Samedi 25 février, des parlementaires et politiciens alliés du président kényan William Ruto, ont appelé à ce que l’Occident impose des sanctions contre l’opposant historique Raila Odinga pour ses appels à l’action de masse et au rejet de sa victoire électorale.
Mercredi 22 février, M. Odinga a annoncé des manifestations de masse dans 14 jours si les demandes de sa coalition pour des changements dans la formule de sélection des membres de la Commission électorale et des frontières indépendante (IEBC) et la réduction du coût de la vie ne sont pas honorées par le gouvernement.

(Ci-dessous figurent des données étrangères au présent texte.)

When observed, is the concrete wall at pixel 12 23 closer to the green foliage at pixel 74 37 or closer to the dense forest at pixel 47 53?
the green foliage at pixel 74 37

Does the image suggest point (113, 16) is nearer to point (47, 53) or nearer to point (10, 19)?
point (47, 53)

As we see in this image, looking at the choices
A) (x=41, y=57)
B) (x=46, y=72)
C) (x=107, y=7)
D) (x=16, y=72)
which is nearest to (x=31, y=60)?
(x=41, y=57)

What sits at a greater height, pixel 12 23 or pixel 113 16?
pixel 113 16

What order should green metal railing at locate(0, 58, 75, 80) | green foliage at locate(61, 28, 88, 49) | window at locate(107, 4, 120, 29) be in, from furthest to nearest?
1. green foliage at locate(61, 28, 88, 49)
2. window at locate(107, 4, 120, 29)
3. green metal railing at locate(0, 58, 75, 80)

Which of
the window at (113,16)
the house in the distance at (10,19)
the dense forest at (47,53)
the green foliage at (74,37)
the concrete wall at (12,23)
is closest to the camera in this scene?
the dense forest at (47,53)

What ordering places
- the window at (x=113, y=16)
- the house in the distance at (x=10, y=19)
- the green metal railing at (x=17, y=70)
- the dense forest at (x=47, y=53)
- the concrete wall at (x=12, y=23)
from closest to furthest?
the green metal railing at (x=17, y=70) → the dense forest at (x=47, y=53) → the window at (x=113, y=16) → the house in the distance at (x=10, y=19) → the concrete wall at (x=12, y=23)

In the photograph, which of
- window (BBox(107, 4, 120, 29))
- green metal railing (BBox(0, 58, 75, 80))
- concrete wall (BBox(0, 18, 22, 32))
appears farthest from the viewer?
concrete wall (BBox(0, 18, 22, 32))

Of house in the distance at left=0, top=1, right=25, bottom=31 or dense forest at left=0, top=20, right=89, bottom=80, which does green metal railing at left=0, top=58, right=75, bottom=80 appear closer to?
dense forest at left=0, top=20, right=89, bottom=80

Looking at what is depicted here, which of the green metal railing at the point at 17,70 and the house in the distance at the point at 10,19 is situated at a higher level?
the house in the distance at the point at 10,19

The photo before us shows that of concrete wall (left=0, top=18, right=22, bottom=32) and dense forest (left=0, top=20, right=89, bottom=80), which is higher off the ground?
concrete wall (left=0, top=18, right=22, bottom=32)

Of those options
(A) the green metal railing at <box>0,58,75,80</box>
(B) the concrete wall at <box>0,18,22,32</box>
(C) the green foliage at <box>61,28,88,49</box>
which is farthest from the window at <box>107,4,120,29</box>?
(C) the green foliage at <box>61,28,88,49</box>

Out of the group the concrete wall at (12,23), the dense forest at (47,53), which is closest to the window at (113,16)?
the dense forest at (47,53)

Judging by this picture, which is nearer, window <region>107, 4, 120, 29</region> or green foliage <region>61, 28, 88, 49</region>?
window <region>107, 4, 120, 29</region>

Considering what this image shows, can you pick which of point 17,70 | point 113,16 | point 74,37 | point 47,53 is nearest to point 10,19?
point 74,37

« Vous ne pouvez pas gagner le respect de la communauté internationale lorsque vous êtes occupé à provoquer des troubles civils dans votre pays. Raila Odinga s’est fait un nom en tant que démocrate. Mais s’il commence à se comporter comme un rebelle, nous demanderons à la communauté internationale de le punir », a déclaré Owen Baya, député de la majorité.
Nelson Koech, président de la commission de la défense et des relations extérieures, indique que la reconnaissance internationale de M. Odinga va grandement souffrir s’il poursuit ses menaces contre le gouvernement kényan.
Mais de leur côté, les cadres d’Azimio, parti d’opposition soulignent que les manifestations de masse prévues sont conformes à la Constitution. « Nous ne sommes pas effrayés par ces menaces, car ce que nous faisons est conforme à la loi. Si les pays occidentaux peuvent accepter ces demandes, alors ils justifieront nos craintes d’avoir truqué Kenya Kwanza au pouvoir », a dit le sénateur Vihiga Godfrey Osotsi.
Jeremiah Kioni, secrétaire général de Jubilee, parti de l’ex-président Uhuru Kenyatta, a insisté que les menaces du gouvernement ne les empêcheront pas de poursuivre la justice électorale. « Ils ont essayé de faire chanter Uhuru avec la question des prestations de retraite et cela n’a pas fonctionné. Ils sont également venus avec le problème imaginaire de l’évasion fiscale qui n’a pas non plus fonctionné », a-t-il expliqué.
Des restrictions de voyage et économiques similaires se sont révélées efficaces dans certains pays pour menacer des politiciens qui craignent de perdre l’accès à leurs investissements à l’étranger et l’accès aux soins de santé avancés.
« Il est normal que les gouvernements demandent des sanctions contre les personnes qu’ils jugent problématiques. Cependant, de telles demandes peuvent être soit rejetées, soit acceptées. Le gouvernement fait toujours ce genre de demandes », a confié à Sahutiafrica Macharia Munene, analyste kényan.